It’s the same question. Economic development or conservation?
During April, the headline said, “Uganda Seeks to Reconcile Oil-Nature.” Now, in Tanzania, “Proposed Serengeti Highway Is Lined With Prospects and Fears.” The places differ but the issues are the same. In Uganda, the debate concerns oil drilling. In Tanzania, it is road building. Privately and publicly, oil will generate revenue for Uganda. Similarly, northern Tanzania will benefit from a new road that will bisect the Serengeti Park. It will facilitate medical care, carry much-needed goods, enable the spread of electricity and cell phone service. And, both projects, will irreparably harm priceless wildlife.
What to do? An economist would suggest assessing the externalities.

## Questions
A) Retype the passage on development versus conservation from "It’s the same" up to and including "harm priceless wildlife.".
B) Answer these questions on the passage about development versus conservation:
(i) What is the debate in Uganda about?
(ii) Which park would the new road in Tanzania bisect?
(iii) What would an economist suggest?
C) Continue the passage on development versus conservation from its last sentence.

## Extracted data
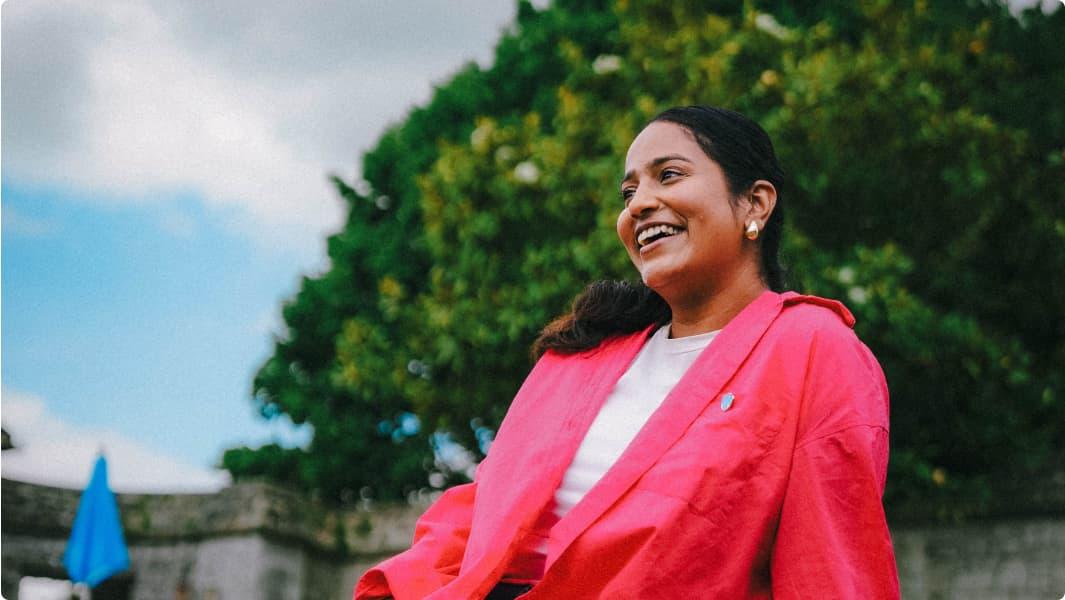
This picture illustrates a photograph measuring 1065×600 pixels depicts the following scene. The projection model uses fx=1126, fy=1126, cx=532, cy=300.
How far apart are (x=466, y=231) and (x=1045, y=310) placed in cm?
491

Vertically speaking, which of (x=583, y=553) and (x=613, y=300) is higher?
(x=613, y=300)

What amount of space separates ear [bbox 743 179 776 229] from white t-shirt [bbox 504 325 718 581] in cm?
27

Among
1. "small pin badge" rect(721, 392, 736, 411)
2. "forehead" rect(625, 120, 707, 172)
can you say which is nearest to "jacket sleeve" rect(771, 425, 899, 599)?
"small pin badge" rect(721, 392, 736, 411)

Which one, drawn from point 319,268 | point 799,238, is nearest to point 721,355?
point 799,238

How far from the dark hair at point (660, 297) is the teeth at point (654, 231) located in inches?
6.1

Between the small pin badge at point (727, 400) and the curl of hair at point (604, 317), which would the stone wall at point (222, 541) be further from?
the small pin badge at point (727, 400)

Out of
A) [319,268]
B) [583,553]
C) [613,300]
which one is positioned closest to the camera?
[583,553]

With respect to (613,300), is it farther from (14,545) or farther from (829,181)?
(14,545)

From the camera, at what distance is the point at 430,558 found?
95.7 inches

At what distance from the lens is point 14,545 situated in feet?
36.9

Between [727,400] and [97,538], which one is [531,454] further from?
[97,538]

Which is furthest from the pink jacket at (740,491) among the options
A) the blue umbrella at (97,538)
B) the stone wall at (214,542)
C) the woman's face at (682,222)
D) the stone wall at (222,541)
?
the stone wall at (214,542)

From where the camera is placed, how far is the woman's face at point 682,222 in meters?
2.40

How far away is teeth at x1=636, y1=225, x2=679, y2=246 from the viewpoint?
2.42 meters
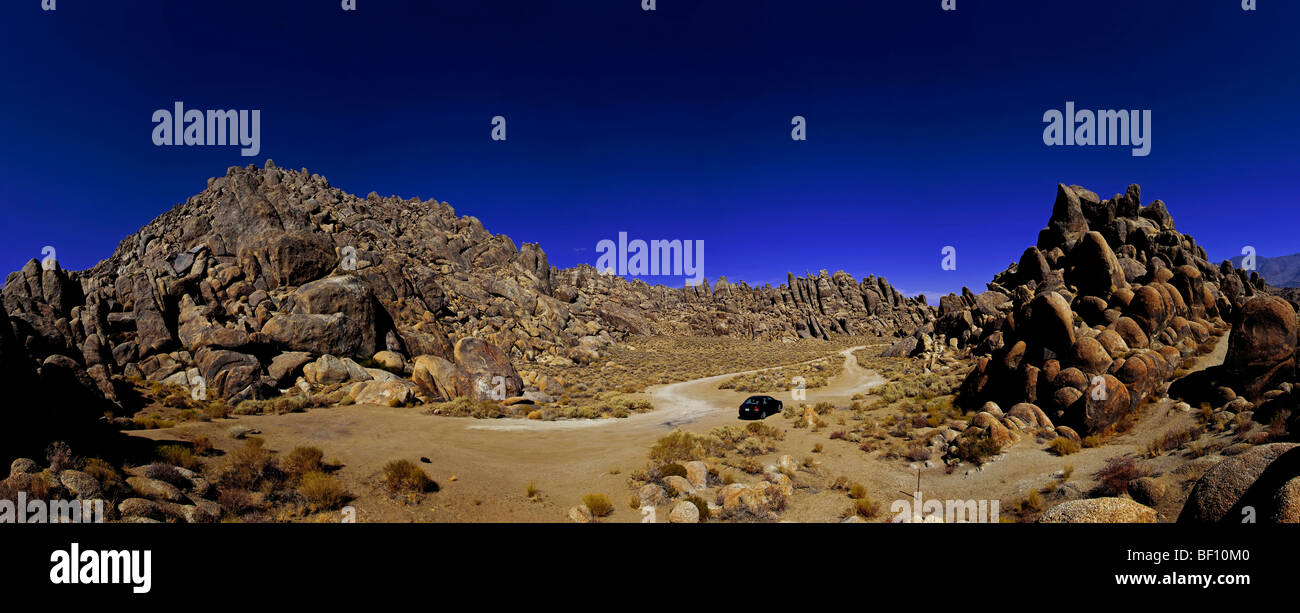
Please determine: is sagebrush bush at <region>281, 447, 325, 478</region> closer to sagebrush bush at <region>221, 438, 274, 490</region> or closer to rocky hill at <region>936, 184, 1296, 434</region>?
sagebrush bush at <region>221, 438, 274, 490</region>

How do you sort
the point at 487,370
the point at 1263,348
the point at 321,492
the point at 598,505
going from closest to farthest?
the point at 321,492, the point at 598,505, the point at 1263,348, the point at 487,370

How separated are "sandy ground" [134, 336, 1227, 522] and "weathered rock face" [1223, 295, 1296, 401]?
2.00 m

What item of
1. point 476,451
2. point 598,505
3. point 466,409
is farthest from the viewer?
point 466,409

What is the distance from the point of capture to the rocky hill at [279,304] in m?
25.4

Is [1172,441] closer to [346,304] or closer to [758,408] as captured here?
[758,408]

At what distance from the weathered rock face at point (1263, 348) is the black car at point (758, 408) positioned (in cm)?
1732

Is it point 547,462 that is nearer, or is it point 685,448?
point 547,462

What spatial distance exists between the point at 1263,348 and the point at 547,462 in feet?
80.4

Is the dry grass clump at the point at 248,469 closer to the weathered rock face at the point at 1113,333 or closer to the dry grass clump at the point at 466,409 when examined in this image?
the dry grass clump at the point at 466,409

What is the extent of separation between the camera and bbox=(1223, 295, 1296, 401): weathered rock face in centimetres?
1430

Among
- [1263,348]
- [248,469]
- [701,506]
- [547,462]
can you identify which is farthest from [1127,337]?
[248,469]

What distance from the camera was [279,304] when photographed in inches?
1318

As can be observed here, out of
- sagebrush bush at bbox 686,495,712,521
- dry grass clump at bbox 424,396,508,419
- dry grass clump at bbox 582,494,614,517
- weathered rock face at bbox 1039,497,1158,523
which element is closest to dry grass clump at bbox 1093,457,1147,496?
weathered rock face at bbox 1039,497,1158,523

## Answers to each task
A)
It’s the same question. Economic development or conservation?
During April, the headline said, “Uganda Seeks to Reconcile Oil-Nature.” Now, in Tanzania, “Proposed Serengeti Highway Is Lined With Prospects and Fears.” The places differ but the issues are the same. In Uganda, the debate concerns oil drilling. In Tanzania, it is road building. Privately and publicly, oil will generate revenue for Uganda. Similarly, northern Tanzania will benefit from a new road that will bisect the Serengeti Park. It will facilitate medical care, carry much-needed goods, enable the spread of electricity and cell phone service. And, both projects, will irreparably harm priceless wildlife.

B)
(i) Oil drilling.
(ii) The Serengeti Park.
(iii) Assessing the externalities.

C)
The Economic Lesson
Economists see positive externalities wherever a transaction between two parties affects a third individual or group in some beneficial way. They see negative externalities when the impact on a third party is harmful. Vaccines usually have positive externalities while pollution is the typical example of a negative externality.
Taking externalities an economic step further, we can look at cost. On a demand and supply graph, the equilibrium price of a decision that has a positive externality is too high because of the benefits experienced by society. Correspondingly, the equilibrium price of a decision with negative externalities is too cheap because of the associated costs that result.